Other formats

    TEI XML file   ePub eBook file  

Connect

    mail icontwitter iconBlogspot iconrss icon

The New Zealand Railways Magazine, Volume 8, Issue 3 (July 1, 1933)

The Rock of Her Salvation

The Rock of Her Salvation.

Talking of the great digging days, a stray memory brings up the story of an old-time clipper ship, as told by a sailor and gold-hunter of the roaring Sixties. When the rush to the Otago alluvial fields began, thousands of diggers flocked across the Tasman Sea from the Bendigo and Ballarat fields, and sailing ships and steamers came in through Otago Heads crowded with men. One of the ships was a famous Blackball liner, a three-skysail-yarder, a flyer of the seas. In thick weather at the Heads she struck a rock, but got off apparently undamaged; landed her passengers, and sailed again for Australia, and in due course reached London with a cargo of wool. She did not leak any more than usual—all those wooden clippers leaked a bit—but she steered badly all the voyage to England; would not always answer her helm.

At London the ship was examined in dock.

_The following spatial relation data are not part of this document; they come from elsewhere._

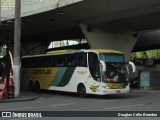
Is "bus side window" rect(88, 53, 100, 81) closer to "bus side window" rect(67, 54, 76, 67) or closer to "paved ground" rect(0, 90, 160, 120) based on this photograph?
"bus side window" rect(67, 54, 76, 67)

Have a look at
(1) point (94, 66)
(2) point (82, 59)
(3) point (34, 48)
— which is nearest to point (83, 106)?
(1) point (94, 66)

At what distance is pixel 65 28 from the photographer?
42.9 meters

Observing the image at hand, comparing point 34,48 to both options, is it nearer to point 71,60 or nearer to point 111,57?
point 71,60

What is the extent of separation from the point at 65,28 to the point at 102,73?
1816cm

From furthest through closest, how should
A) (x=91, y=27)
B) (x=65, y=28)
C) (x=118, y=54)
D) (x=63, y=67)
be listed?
(x=65, y=28) → (x=91, y=27) → (x=63, y=67) → (x=118, y=54)

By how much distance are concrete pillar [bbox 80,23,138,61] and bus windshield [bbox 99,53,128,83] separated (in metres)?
13.2

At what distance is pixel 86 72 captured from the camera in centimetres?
2652

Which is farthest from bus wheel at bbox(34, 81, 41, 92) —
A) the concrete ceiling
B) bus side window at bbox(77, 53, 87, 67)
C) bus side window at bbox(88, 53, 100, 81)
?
bus side window at bbox(88, 53, 100, 81)

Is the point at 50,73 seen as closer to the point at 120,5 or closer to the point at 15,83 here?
the point at 15,83

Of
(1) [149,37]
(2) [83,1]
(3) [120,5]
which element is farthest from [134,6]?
(1) [149,37]

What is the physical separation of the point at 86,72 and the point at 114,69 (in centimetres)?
184

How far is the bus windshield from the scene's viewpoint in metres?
25.6

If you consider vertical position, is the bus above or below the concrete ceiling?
below

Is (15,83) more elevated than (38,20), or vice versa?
(38,20)
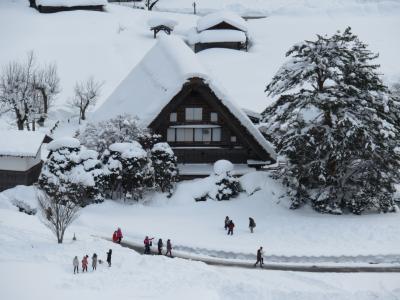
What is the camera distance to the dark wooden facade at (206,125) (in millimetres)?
39094

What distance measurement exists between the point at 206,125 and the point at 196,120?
0.80m

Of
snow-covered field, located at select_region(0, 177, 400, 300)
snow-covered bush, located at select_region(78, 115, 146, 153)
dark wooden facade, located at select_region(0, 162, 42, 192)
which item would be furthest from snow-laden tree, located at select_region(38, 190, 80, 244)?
dark wooden facade, located at select_region(0, 162, 42, 192)

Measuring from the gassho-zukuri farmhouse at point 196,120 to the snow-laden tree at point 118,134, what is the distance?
33.8 inches

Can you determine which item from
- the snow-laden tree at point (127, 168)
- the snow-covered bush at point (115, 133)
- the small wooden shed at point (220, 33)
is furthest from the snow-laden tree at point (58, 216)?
the small wooden shed at point (220, 33)

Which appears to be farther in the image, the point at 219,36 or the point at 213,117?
the point at 219,36

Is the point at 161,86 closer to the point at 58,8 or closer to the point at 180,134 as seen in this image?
the point at 180,134

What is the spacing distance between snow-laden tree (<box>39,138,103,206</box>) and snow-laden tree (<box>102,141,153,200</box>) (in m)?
0.73

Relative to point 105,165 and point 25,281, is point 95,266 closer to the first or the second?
point 25,281

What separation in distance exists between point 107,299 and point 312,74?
19.6m

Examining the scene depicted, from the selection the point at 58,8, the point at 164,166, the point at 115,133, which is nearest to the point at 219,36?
the point at 58,8

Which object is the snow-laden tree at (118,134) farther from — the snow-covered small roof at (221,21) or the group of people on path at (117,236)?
the snow-covered small roof at (221,21)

A large lump of rock was found firmly wedged in her bow, below the water-line, and part of the rock protruded; it was this that had caused the erratic steering. It was this rock also that had saved the ship. When she struck the reef at Otago Heads, the section of New Zealand that she broke off was so tightly wedged in her bow-timbers that the old ship decided to take it along with her round the world. Had it dropped out in mid-ocean there might not have been any tale to tell.